Tahun lalu tetangga saya mungkin orang yang beruntung diantara yang belum. Dari sekian ribu orang yang sedang ngantre nunggu berangkat haji, tetangga saya itu baru daftar langsung sudah dapat panggilan berangkat. Beliau sendiri sedikit putus asa awalnya untuk mendaftar mendengar bahwa antrian haji sudah ngantri puluhan tahun. Sementara usianya hampir mendekati 70, mana mungkin bisa berangkat jika harus menunggu 17 tahun.
Tapi nasib berkata lain. Beliau harus berangkat tahun itu juga, padahal waktu pendaftaran deng an informasi berangkat hanya berjarak bulanan. Pembayaran haji mau tidak mau harus segera dilunasi sebelum kesempatan itu kabur begitu saja. Waktu tinggal beberapa bulan lagi sementara beliau sendiri mendaftar lewat jalur dana talangan bank. Berbagai usaha dilakukan untuk bisa melunasi dana haji yang waktu itu sekiat 40 an juta.

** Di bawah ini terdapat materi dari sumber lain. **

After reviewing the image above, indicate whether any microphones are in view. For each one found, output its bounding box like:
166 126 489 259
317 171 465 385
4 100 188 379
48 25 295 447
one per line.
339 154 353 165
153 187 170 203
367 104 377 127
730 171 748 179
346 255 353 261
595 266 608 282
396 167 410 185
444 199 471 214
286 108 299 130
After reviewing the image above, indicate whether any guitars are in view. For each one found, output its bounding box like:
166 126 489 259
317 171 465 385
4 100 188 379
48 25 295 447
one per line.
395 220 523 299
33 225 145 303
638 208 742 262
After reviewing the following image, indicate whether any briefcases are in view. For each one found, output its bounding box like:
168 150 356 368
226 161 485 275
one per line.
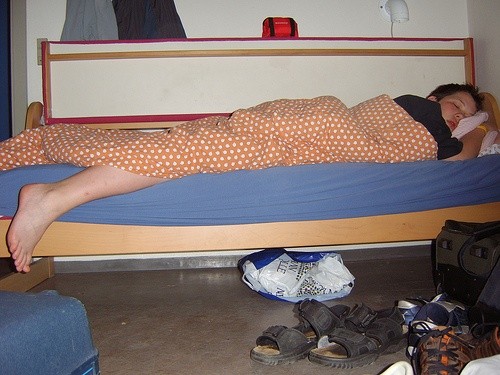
435 219 500 320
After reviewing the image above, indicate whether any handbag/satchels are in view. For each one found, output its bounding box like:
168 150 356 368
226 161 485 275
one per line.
262 16 298 38
237 246 355 302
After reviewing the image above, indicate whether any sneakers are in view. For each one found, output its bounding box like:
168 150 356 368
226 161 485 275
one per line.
396 294 500 375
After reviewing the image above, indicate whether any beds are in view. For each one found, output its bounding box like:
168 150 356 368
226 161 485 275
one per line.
0 38 499 292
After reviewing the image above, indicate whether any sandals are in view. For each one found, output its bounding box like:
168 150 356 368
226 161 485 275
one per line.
309 304 411 369
250 298 350 367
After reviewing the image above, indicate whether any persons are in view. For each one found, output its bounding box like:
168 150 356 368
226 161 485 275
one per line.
6 83 493 274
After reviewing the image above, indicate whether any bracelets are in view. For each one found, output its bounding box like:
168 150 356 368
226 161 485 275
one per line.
478 123 488 133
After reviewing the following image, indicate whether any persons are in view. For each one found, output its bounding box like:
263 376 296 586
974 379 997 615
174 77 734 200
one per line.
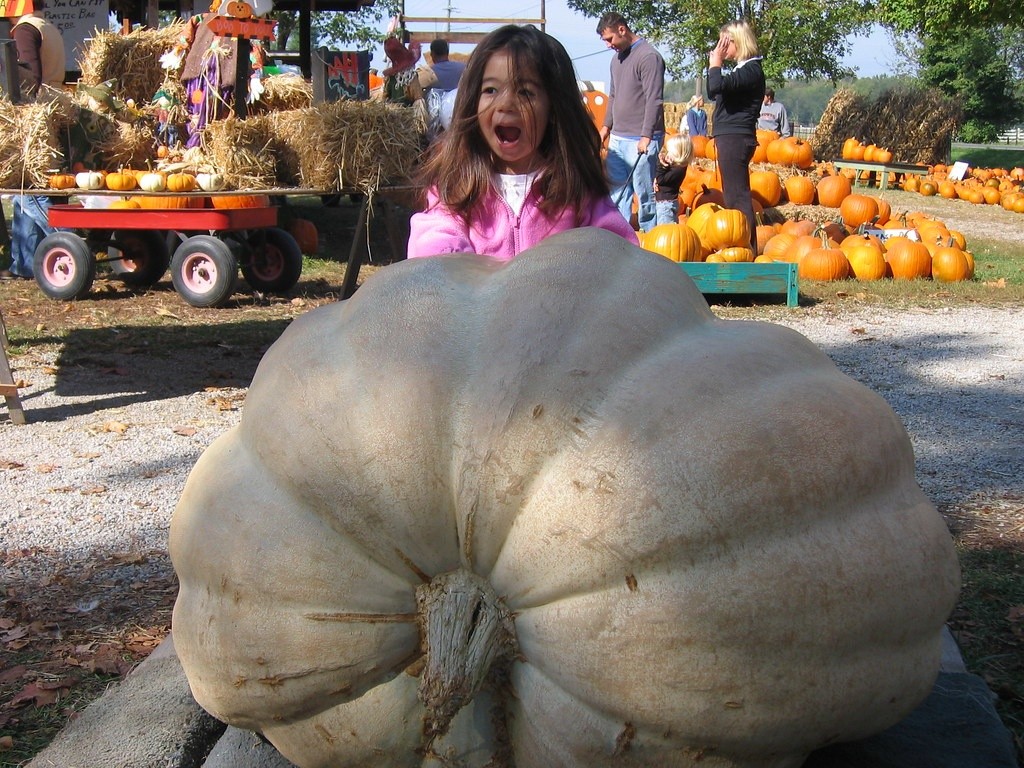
679 94 709 139
703 20 765 261
406 22 642 262
0 0 74 280
756 86 792 138
593 11 666 235
653 135 692 224
424 38 470 92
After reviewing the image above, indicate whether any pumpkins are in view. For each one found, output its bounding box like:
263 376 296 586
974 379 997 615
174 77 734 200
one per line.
601 128 1024 282
280 212 318 255
48 140 271 210
369 68 383 90
165 227 959 768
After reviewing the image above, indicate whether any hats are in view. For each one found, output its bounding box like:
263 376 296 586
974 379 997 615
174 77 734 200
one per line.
382 36 422 76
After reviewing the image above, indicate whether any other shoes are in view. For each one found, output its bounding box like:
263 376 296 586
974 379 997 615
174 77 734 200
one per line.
0 268 19 281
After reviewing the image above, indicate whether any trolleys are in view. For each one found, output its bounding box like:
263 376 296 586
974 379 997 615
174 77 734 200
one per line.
31 202 306 308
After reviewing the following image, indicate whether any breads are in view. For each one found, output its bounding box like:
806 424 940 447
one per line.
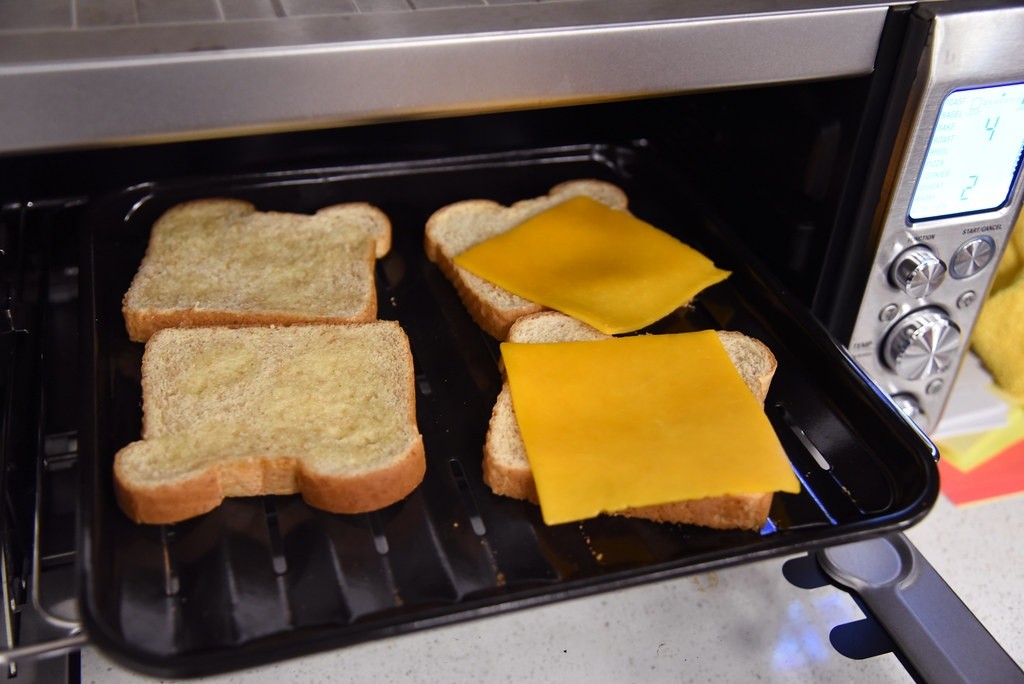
122 198 392 342
114 319 427 524
426 179 636 339
480 309 778 532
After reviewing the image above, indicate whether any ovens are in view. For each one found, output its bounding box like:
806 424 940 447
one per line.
0 1 1024 684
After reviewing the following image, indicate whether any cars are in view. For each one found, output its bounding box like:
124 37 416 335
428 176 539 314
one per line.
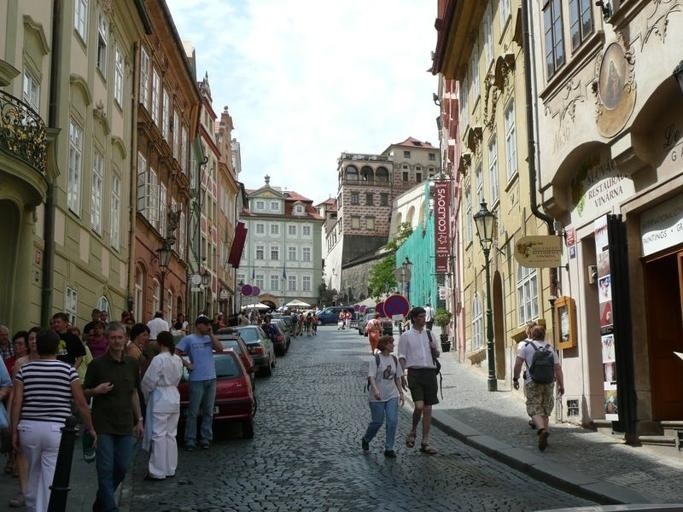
256 314 299 356
358 313 393 336
229 324 276 379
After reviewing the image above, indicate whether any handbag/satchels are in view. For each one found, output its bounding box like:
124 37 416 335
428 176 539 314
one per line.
426 330 443 400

Dari upaya menjual sawahnya hingga menjual sapi yang kebetulan harga sapi waktu itu turun drastis. Mengandalkan sapi saja tidak cukup untuk biaya haji, sementara sawahnya juga belum laku-laku. Tapi Tuhan punya cara tersendiri kepada siapa saja yang dikendaki. Pak kakek itu tetap bisa haji walaupun biayanya dipinjami.
Dari persoalan ini kita bisa bayangkan bahwa sebenarnya orang tidak perlu risau untuk daftar haji karena faktor biaya maupun usia. Kalau Tuhan menghendaki dan meridhoi pasti siapa saja si miskin si tua renta bisa berangkat. Sebab kadangkala kita terlalu melampaui kehendak Tuhan. Sebenarnya simpel, yang terpenting sudah ada niat lalu usaha. Perkara kapan berangkat, biaya dari mana, Tuhan sudah punya cerita.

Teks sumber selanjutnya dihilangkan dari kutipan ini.